Last week was argument week, which sometimes means lots of Rule 36 affirmances and not a lot of precedential opinions. Still, that didn’t stop the Court from issuing an interesting, and relatively rare, precedential decision on evidence admissibility. Below we provide our usual weekly statistics and our case of the week—our highly subjective selection based on whatever case piqued our interest.

Precedential opinions: 2

Non-precedential opinions: 5

Rule 36: 12

Longest pending case from argument: Wi-LAN Inc. v. Sharp Elecs. Corp., Nos. 20-1041, 20-1043 (120 days)

Shortest pending case from argument (non-Rule 36): INVT SPE LLC v. Apple Inc., No. 20-1881 (3 days)

Case of the week: Wi-LAN Inc. v. Sharp Elecs. Corp., Nos. 2020-1041 and 2020-1043 (Apr. 6, 2021)

Panel: Judges Dyk, Taranto, and Stoll, with Judge Dyk writing the opinion.

You should read this case if: you have a case involving authentication of source code produced by a third party.

The Federal Circuit issued a precedential opinion last week that shows some of the limitations of trying to authenticate source code produced by third parties via a custodial declaration.

Wi-LAN asserted a patent for displaying interlaced video on a non-interlaced monitor against its competitors. But the competitors did not possess the source code for de-interlacing images in the accused products. That source code was in the hands of a third party, so Wi-LAN needed to find a way to get it to prove its infringement case.

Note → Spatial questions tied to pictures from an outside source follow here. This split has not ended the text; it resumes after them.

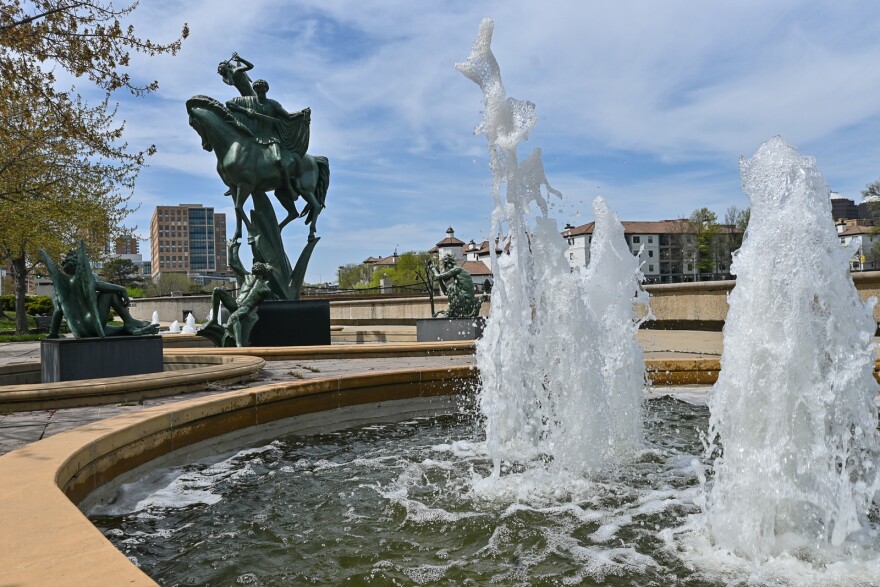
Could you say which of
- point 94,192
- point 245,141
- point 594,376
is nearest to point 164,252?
point 94,192

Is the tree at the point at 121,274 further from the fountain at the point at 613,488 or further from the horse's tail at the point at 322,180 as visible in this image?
the fountain at the point at 613,488

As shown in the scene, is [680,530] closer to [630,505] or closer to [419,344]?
[630,505]

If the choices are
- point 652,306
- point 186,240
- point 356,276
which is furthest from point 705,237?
point 186,240

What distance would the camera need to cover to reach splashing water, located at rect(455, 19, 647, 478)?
18.1 ft

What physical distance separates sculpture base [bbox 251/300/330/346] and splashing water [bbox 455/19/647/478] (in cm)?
775

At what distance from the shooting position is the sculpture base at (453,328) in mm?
13883

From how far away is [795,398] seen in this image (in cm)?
350

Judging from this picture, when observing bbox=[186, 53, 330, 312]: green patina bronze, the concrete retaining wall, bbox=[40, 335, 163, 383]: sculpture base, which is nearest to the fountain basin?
bbox=[40, 335, 163, 383]: sculpture base

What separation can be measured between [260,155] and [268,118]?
85 centimetres

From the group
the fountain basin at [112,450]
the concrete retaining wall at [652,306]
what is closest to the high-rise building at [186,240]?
the concrete retaining wall at [652,306]

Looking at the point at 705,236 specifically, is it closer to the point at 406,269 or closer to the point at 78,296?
the point at 406,269

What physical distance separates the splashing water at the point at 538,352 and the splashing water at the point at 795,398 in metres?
1.59

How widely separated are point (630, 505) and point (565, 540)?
30.2 inches

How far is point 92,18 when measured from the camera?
10656 millimetres
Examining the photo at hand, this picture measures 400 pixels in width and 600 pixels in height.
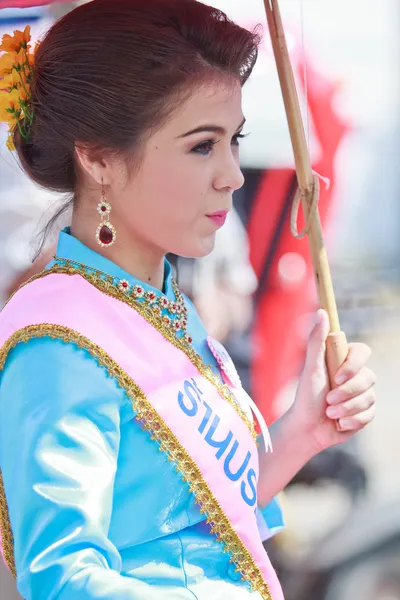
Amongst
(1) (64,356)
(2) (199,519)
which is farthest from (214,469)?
(1) (64,356)

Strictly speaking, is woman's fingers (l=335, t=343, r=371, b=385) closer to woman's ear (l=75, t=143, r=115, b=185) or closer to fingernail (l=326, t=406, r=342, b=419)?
fingernail (l=326, t=406, r=342, b=419)

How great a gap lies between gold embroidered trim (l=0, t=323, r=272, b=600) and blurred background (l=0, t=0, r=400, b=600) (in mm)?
992

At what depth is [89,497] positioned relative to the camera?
115 centimetres

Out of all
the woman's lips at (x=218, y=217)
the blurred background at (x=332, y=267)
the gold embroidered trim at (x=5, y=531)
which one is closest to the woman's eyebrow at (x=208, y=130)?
the woman's lips at (x=218, y=217)

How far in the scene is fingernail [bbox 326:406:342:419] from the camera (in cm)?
165

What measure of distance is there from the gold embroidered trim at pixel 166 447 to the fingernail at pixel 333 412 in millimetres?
346

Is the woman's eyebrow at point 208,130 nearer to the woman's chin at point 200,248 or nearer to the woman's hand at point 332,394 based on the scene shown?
the woman's chin at point 200,248

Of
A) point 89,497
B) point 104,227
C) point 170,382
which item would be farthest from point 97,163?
point 89,497

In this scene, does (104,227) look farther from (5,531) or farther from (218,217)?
(5,531)

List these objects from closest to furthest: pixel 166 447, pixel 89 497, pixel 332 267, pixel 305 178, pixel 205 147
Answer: pixel 89 497 → pixel 166 447 → pixel 205 147 → pixel 305 178 → pixel 332 267

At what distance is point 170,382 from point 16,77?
0.59 meters

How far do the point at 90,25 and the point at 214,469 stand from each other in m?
0.75

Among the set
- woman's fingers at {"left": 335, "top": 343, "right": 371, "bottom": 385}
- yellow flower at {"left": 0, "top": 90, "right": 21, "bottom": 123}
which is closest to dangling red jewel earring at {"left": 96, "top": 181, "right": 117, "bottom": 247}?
yellow flower at {"left": 0, "top": 90, "right": 21, "bottom": 123}

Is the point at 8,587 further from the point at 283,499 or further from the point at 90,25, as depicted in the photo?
the point at 90,25
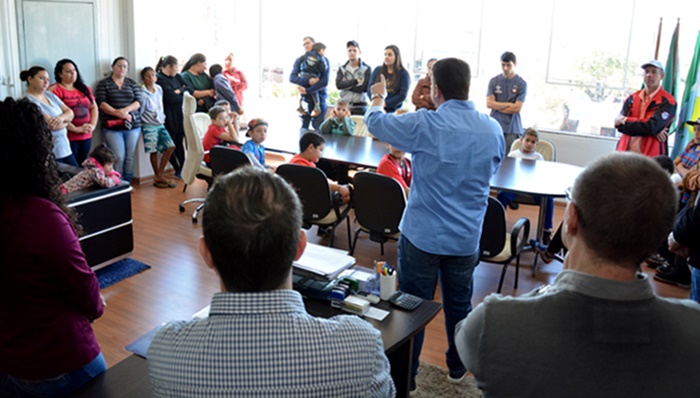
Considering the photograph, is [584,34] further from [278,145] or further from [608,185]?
[608,185]

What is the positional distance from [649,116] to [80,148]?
5.48m

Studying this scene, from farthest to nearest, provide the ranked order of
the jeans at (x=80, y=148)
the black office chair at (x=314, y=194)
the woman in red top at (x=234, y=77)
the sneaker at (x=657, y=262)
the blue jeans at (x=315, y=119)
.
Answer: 1. the woman in red top at (x=234, y=77)
2. the blue jeans at (x=315, y=119)
3. the jeans at (x=80, y=148)
4. the sneaker at (x=657, y=262)
5. the black office chair at (x=314, y=194)

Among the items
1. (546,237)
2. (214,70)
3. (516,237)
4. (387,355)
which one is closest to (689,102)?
(546,237)

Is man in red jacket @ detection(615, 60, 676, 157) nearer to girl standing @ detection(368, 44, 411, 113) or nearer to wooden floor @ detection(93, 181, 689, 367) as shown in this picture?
wooden floor @ detection(93, 181, 689, 367)

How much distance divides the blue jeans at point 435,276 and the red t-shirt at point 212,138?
3383 millimetres

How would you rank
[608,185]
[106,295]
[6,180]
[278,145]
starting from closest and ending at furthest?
1. [608,185]
2. [6,180]
3. [106,295]
4. [278,145]

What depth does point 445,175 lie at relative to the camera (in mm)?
2633

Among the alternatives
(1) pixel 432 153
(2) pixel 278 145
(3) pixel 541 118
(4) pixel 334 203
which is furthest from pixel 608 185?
(3) pixel 541 118

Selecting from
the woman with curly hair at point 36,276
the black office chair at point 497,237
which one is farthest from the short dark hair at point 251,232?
the black office chair at point 497,237

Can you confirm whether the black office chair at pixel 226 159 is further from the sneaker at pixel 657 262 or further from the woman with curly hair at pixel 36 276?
the sneaker at pixel 657 262

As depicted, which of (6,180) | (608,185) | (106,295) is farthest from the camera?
(106,295)

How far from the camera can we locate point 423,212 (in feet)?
8.95

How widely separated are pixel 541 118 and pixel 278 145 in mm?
3525

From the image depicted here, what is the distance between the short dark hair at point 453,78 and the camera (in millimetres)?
2571
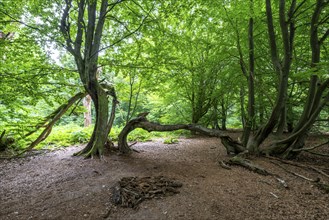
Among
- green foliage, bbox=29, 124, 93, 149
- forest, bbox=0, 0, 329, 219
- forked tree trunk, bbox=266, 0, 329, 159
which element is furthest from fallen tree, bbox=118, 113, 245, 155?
green foliage, bbox=29, 124, 93, 149

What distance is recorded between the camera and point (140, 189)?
3.05m

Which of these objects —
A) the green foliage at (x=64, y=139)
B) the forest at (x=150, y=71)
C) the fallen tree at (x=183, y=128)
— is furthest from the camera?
the green foliage at (x=64, y=139)

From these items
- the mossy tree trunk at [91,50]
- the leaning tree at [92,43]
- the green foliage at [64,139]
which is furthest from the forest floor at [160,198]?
the green foliage at [64,139]

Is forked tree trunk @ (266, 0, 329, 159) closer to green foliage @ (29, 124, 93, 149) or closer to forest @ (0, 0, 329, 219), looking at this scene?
forest @ (0, 0, 329, 219)

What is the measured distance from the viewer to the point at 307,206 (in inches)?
109

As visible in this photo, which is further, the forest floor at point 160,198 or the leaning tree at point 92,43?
the leaning tree at point 92,43

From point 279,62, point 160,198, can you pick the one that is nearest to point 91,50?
point 160,198

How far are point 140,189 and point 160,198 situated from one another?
1.22ft

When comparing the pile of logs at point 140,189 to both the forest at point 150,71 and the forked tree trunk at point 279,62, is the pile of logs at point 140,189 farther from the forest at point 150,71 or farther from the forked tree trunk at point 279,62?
the forked tree trunk at point 279,62

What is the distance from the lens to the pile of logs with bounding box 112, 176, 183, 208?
9.18 ft

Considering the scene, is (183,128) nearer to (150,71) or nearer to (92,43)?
(150,71)

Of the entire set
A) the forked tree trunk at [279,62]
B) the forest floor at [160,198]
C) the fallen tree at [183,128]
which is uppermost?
the forked tree trunk at [279,62]

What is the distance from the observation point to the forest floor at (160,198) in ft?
8.40

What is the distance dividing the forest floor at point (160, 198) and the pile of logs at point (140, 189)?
0.10 meters
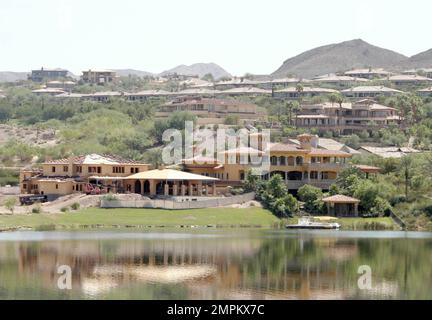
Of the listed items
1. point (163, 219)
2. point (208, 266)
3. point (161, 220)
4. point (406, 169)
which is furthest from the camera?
point (406, 169)

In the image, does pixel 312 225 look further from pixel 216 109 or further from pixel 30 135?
pixel 30 135

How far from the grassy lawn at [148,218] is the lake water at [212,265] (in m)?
6.87

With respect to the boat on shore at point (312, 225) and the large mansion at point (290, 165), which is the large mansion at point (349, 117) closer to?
the large mansion at point (290, 165)

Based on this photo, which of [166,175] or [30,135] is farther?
[30,135]

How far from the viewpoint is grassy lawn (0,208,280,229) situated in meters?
94.2

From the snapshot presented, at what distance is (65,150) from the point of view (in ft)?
446

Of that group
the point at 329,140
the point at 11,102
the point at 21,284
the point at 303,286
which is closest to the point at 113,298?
the point at 21,284

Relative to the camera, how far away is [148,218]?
98188 mm

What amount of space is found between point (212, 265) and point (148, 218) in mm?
32900

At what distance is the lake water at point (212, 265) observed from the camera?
5556 centimetres

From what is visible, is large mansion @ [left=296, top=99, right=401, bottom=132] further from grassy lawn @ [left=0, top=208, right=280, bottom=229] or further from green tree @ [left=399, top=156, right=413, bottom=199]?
grassy lawn @ [left=0, top=208, right=280, bottom=229]

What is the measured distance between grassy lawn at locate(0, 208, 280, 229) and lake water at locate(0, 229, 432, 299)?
6875 millimetres

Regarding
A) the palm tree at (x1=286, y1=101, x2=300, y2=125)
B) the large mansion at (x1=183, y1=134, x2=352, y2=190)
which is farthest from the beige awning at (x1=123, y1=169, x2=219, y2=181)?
the palm tree at (x1=286, y1=101, x2=300, y2=125)

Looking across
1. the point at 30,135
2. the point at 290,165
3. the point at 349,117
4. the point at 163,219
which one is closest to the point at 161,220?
the point at 163,219
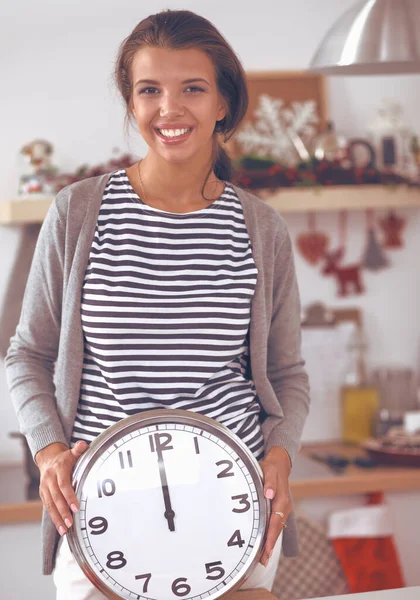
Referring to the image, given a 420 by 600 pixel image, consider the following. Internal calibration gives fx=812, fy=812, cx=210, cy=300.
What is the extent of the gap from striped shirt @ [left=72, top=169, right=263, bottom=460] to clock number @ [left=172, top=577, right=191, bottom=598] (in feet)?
0.78

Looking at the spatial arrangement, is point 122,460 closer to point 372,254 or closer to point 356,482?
point 356,482

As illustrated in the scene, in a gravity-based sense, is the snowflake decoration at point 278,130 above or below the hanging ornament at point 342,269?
above

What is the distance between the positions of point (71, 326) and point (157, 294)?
129 mm

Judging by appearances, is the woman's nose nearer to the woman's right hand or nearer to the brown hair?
the brown hair

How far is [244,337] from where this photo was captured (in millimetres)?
1224

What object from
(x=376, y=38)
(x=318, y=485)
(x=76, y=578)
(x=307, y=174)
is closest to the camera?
(x=76, y=578)

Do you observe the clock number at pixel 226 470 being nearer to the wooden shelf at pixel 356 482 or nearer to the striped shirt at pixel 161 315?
the striped shirt at pixel 161 315

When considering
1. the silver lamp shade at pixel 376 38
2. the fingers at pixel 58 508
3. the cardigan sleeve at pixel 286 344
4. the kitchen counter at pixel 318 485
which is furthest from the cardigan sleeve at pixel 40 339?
the kitchen counter at pixel 318 485

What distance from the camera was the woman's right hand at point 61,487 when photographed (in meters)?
1.01

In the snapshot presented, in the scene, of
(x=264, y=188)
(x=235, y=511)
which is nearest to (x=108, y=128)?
(x=264, y=188)

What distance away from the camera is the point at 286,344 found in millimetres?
1301

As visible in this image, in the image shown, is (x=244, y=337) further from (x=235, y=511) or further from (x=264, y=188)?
(x=264, y=188)

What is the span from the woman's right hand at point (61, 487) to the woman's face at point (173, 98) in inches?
17.3

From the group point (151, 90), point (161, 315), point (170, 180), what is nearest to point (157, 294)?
point (161, 315)
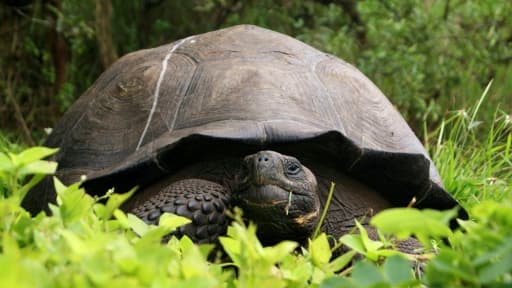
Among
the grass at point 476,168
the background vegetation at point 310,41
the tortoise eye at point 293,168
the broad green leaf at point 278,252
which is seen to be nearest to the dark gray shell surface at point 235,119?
the tortoise eye at point 293,168

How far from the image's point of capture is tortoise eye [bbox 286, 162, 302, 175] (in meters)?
2.83

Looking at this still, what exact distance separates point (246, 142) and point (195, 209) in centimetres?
30

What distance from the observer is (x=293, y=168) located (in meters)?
2.85

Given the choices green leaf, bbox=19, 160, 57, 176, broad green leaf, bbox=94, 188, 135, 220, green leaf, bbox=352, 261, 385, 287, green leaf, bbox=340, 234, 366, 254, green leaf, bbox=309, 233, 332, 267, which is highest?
green leaf, bbox=352, 261, 385, 287

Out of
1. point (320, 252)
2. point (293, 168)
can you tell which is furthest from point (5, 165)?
point (293, 168)

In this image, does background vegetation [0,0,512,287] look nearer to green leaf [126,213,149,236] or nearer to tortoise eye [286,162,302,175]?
tortoise eye [286,162,302,175]

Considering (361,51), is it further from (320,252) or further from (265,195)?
(320,252)

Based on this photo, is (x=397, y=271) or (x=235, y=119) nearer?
(x=397, y=271)

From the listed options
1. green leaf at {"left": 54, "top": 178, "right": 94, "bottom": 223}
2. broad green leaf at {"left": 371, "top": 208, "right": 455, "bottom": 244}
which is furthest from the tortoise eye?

Eventually, Wi-LAN sued the third party in a separate action and managed to procure the source code and purportedly authenticating declarations from the third party’s employees. But the district court found the source code inadmissible and granted summary judgment of non-infringement. Without the source code, Wi-LAN did not have a case.

The Federal Circuit affirmed. It agreed with Wi-LAN that declarations can serve as a proxy for trial testimony when deciding summary judgment motions. But “declarations cannot be used for this purpose unless the witness will be available to testify at trial.” When the district court asked Wi-LAN whether the declarants would testify at trial, Wi-LAN conceded they probably could not be forced to do so. “Wi-LAN thus did not establish that the declarants would be available to testify at trial and, as a result, the declarations could not be used as a substitute for trial testimony.”

Wi-LAN also argued that the declarations themselves are admissible as evidence because they are business records under Federal Rules of Evidence 803(6). Once admitted, the declarations could be used to authenticate the source code without trial testimony. The Federal Circuit disagreed. The third party produced the declarations in response to Wi-LAN’s suit against it. Thus, “the declarations were created and prepared for the purposes of litigation, placing them outside the scope of the exception.”

Nor did the declarations meet Rule 803(6)’s requirement of sufficient “trustworthiness.” The declarations stated that there were no material differences between the source code that was produced and any versions used since 2009. But the record showed that the third party contradicted this statement in the past. The third party “originally claimed that they could not produce one version of source code for all [system-on-chips] at issue in the case.” Further, Wi-LAN “failed to obtain change logs, file comparisons, or other evidence of code revisions that might clear up the inconsistencies in the code.” That evidence was enough to show a lack of trustworthiness in the declarations, precluding them from being admitted under Rule 803(6).

This opinion shows that a custodial declaration from a third party is not always enough to authenticate the accompanying productions. It will be interesting to see how parties use this case going forward to try and block harmful documents from being admitted into evidence.